Our society also doesn’t expect women to feel sorrowful about giving birth. You must get up and forget about it, no matter how it hurts.

But the worst of everything was being made to feel not enough of a woman because I didn’t really give birth. You can’t complain, you can’t suffer, you were lucky, you should be happy but, hey, you will never be as strong as the real women who pushed hard to bring their children in to this world. That is what my grandma, one of the people I love most in the world, said to me on the phone a few hours after my baby was born, “I knew you wouldn’t manage. You are too thin and too weak to give birth. You always were, my dear child.”

Postpartum depression and post traumatic disorder share similarities. The more I read, the more I see society’s violence toward women. We are heroic in our survival. Not only do our practices spoil Mother Nature’s design for the continuation of the human race, our civilization keeps on mutilating the mother by silencing her, by not helping her heal, and when breastfeeding, which could help her heal, doesn’t work as expected, that too is taken away from her.

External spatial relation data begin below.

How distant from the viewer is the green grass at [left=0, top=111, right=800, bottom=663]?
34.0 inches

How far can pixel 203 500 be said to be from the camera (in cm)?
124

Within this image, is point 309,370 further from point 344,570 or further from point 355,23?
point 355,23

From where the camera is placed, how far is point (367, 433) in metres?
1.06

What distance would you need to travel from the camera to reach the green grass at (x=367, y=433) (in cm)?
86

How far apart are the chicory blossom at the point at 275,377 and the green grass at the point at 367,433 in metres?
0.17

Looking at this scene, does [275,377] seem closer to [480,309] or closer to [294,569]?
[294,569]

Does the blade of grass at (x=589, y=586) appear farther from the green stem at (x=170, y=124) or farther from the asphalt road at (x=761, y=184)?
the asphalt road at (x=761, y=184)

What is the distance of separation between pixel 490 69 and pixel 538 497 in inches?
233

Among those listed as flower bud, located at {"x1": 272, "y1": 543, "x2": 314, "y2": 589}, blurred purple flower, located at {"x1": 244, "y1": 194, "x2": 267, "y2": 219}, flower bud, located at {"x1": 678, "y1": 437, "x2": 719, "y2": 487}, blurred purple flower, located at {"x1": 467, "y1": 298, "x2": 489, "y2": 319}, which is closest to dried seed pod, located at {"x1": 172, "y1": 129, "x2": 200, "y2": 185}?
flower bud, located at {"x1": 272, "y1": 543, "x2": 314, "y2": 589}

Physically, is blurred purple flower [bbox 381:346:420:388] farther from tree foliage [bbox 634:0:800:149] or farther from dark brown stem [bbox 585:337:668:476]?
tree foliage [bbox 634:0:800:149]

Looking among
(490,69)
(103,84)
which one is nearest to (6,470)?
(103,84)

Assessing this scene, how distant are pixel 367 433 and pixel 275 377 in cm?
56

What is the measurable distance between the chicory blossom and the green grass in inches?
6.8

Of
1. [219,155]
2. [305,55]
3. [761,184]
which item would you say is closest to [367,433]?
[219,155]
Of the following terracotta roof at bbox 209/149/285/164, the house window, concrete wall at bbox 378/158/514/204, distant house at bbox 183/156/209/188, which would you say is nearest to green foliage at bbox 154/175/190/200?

I healed from this birth, partially. I still have tears in my eyes when I think about it but I managed to bond with my baby. Something I was afraid would never happen. I love my son more than anything in the world. He is beautiful and perfect in my eyes and I want to protect him. How did that happen? Through the magic hormones of breastfeeding.

What would have happened if all the problems I encountered with breastfeeding had made me abandon it? Well, I believe I would have become another detached parent raising another unhappy child to adulthood, who would become a part of an unhappier world. But I stopped that snowball of unhappy events. I have the power, thanks to breastfeeding.

Postpartum depression didn’t allow me to bond with my baby for almost nine months. Those times I will never experience again. But at least I stopped blaming myself. I know today that I am a heroine. I managed to become the mother I wanted despite everything that was forced upon us.